Judge Joel Flaum, an 80-year-old Reagan appointee, also concurred, but his concurrence rests upon the idea that “discrimination against an employee on the basis of their homosexuality is necessarily, in part, discrimination based on their sex.” You can’t assess someone’s homosexuality without assessing their sex, he contended, because homosexuality by definition is characterized by being attracted to the same sex.

Judge Diane Sykes, who was shortlisted by the Trump administration for Antonin Scalia’s seat, wrote a predictable dissent. First, of course, it pushed back on Posner’s idea that statutes evolve. It then agrees that yes, attitudes about gay rights have changed dramatically in 53 years, but says that is a matter for legislatures.

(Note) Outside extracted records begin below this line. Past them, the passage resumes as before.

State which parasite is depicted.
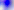

This is Toxoplasma gondii.

magnification = 400x
modality = micrograph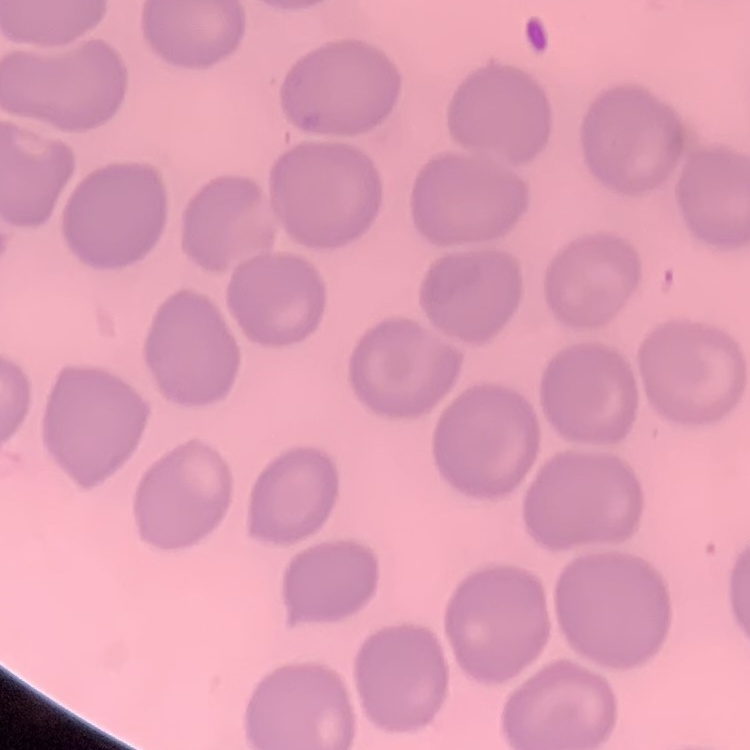

Summary:
  - Erythrocyte morphology: no rouleaux formation
  - Preparation: thin blood smear
  - Stain: Field's or Giemsa
  - Image type: one tile cut from a larger photomicrograph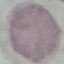
Summary:
  - Malaria status: uninfected
  - Preparation: thin smear
  - Capture: smartphone camera at the microscope eyepiece
  - Image type: automatically extracted cell patch, resized to 64 × 64 pixels
  - Stain: GiemsaDescribe the morphology of the erythrocytes.
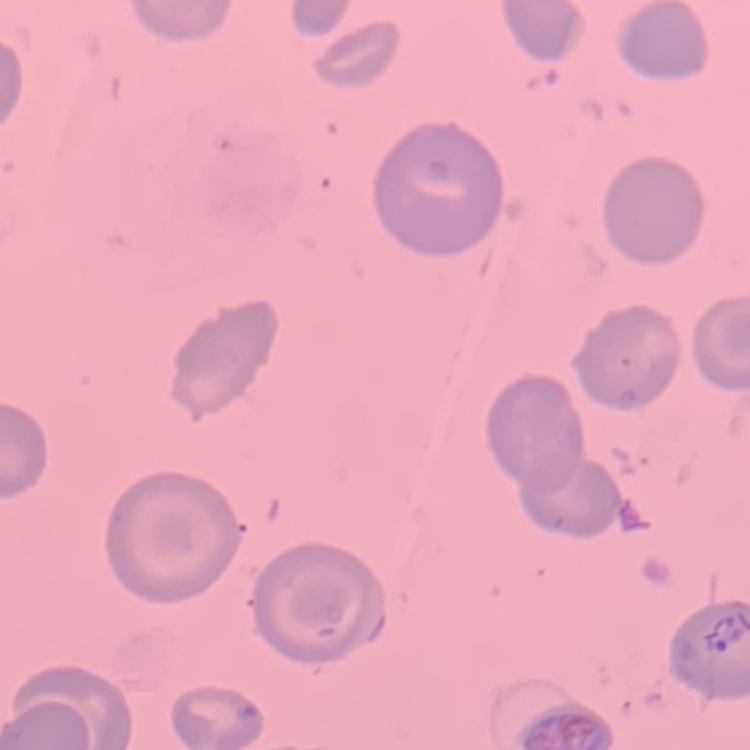

They show no rouleaux formation.

Summary:
  - Image type: square crop of a larger photomicrograph
  - Stain: Field's or Giemsa
  - Preparation: thin peripheral smear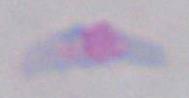

Micrograph. Toxoplasma gondii is shown. Captured at 1000x magnification.Locate every Plasmodium parasite.
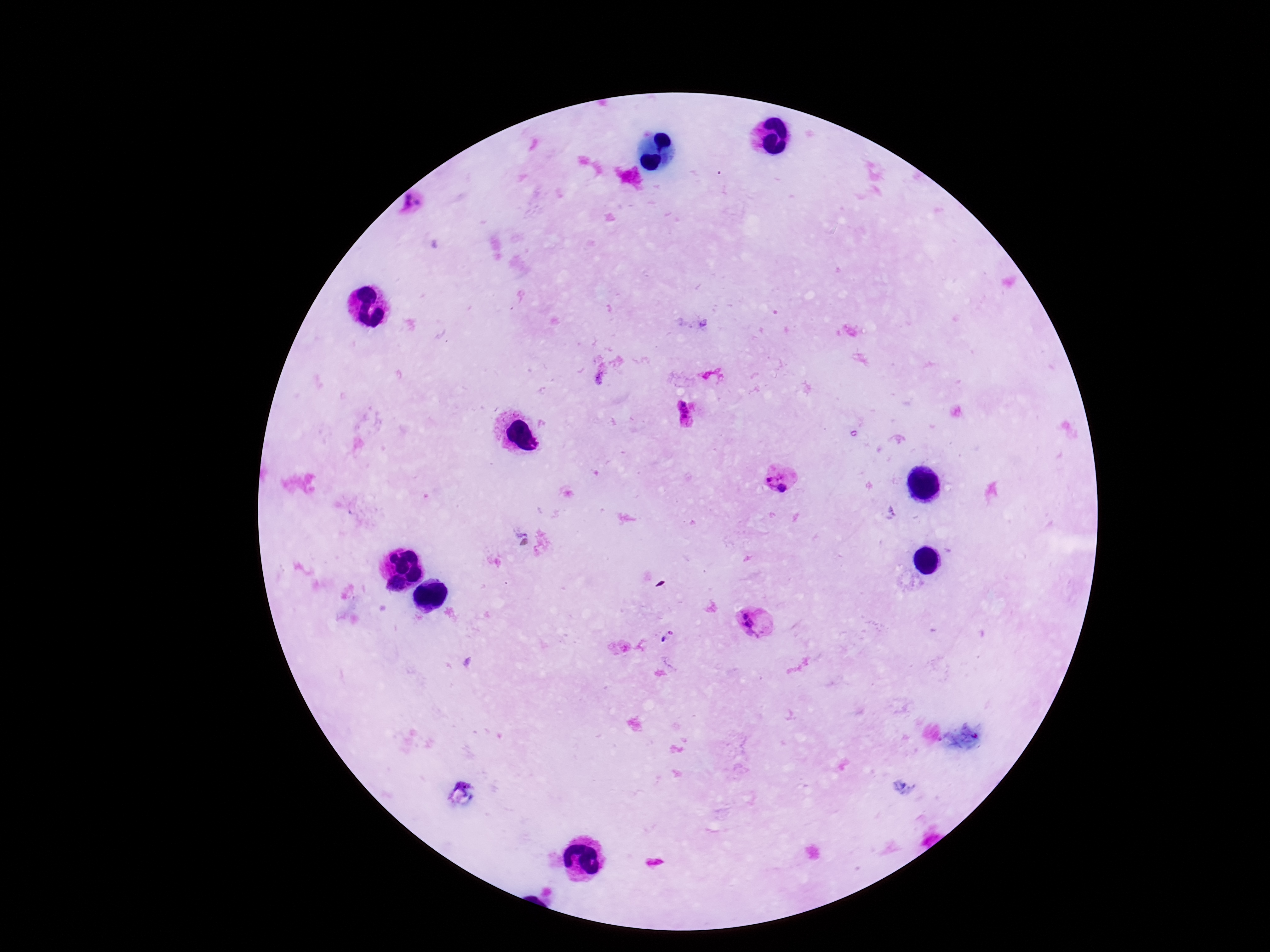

Finally, it says that, although Title VII does not define discrimination “because of sex”, that doesn’t matter because “the word ‘sex’ means biologically male or female.”

This is, of course, an outmoded definition of the word, in part because attitudes have changed. It is also in part outmoded because the scientific understanding of intersex individuals has advanced to the point where the term “biologically male or female” is a lot muddier. And this doesn’t even begin to get at how or whether Title VII might protect trans individuals who no longer identify as the sex they were assigned at birth: There is no indication in Hively, for example, that the Seventh Circuit intended to provide protection for trans individuals.

A few days before the Seventh Circuit handed down its decision, the Second Circuit ruled that a gay man could proceed with a lawsuit against his employer based on an allegation that he was discriminated against because he failed to conform to certain gender stereotypes. Much like the Seventh Circuit decision, this is an objective good. Individuals in the Second Circuit (Connecticut, New York, and Vermont) can now sue when they are harassed—or fired—for being outside the traditional views of masculine and feminine appearance and behavior. However, the Second Circuit went on to explicitly disavow the idea that being discriminated against simply for being LGBTQ could form the basis for a lawsuit:

Simonton and Dawson [two controlling cases in the Second Circuit] merely hold that being gay, lesbian, or bisexual, standing alone, does not constitute nonconformity with a gender stereotype that can give rise to a cognizable gender stereotyping claim.

Read together, all of these opinions show how difficult it is to use the language and attitudes of 53 years ago as the basis for modern-day lawsuits about workplace discrimination. Our cultural understanding of discrimination, sex and gender, and sexual orientation and gender stereotypes has significantly evolved over the last half-century. These cases show that it is going to take a long time to catch up, and it is going to be a really untidy process.